Forkball pitchers?

I’m wondering who some of the better/more common forkball pitchers are/were. The only one I’m familiar with is Jose Contreras. I’m very similar to him mechanically, also.

The reason I ask is because I’ve been experimenting with the pitch as of late. I tried it about a month ago, and had fun making my throwing partner guess as to where the ball was going to end up. The ball basically tumbles with some movement to one side or the other. I’ve been pretty consistent with it each time I’ve tried it, and I’m considering throwing it in-game. If it doesn’t work out, then I can always rely on the sinker/slider, but I’d like to know some of the better forkballers and learn from their pitch selection/sequencing.

Its a tough pitch with small hands. I threw it and it actually got me 2 innings pitching on varsity. It’s just tough to control. I gave up on it just too hard to throw good. If you have big hands go for it but sometimes its a very hard pitch to master. I know there was a pitcher who threw 2 no hitters one against our team this year and it was the very beginning of the season.

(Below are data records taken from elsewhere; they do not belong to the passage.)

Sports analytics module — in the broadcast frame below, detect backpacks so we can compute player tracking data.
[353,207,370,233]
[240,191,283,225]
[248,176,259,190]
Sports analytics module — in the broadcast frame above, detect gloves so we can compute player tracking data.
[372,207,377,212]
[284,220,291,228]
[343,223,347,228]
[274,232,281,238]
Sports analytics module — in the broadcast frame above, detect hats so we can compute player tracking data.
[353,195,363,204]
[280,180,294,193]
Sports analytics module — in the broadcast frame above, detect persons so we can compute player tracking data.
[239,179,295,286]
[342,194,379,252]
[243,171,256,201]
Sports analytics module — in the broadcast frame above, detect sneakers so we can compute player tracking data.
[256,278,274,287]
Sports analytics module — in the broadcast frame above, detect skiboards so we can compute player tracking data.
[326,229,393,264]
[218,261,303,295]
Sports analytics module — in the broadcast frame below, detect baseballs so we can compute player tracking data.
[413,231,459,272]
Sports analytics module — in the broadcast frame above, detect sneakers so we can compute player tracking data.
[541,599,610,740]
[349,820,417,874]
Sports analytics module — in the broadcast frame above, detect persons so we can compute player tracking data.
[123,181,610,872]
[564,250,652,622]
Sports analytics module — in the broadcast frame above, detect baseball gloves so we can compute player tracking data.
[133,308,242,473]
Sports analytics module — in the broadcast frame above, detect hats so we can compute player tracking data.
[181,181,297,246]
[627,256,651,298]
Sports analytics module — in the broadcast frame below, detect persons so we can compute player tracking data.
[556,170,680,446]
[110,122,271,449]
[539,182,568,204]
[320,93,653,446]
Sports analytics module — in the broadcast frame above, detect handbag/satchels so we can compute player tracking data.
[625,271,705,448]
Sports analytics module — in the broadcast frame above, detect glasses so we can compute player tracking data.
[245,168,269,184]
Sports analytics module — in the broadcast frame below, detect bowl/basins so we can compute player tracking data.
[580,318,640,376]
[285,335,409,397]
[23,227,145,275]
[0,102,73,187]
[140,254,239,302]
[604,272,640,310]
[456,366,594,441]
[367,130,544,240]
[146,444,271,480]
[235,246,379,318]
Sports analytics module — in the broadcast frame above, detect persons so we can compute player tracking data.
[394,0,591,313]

He threw fastball, forkball and a few curves not many though. He didn’t throw very fast either.

I think Okijima has some type of forkball.

Well, I have long fingers, and it doesn’t really bother my hand.

I think I remember some announcers talking about an Okijima forkball, but he throws about as overhand as possible, and I’m more of a sidearmer like Contreras.

Actually, Jose Contreras throws two versions of the forkball. One is the usual one. The other is the splitter, which is a faster version of the pitch, and for a lot of pitchers it’s easier to handle because the grip is a bit different—not quite as extreme. If you can use both of them… 8)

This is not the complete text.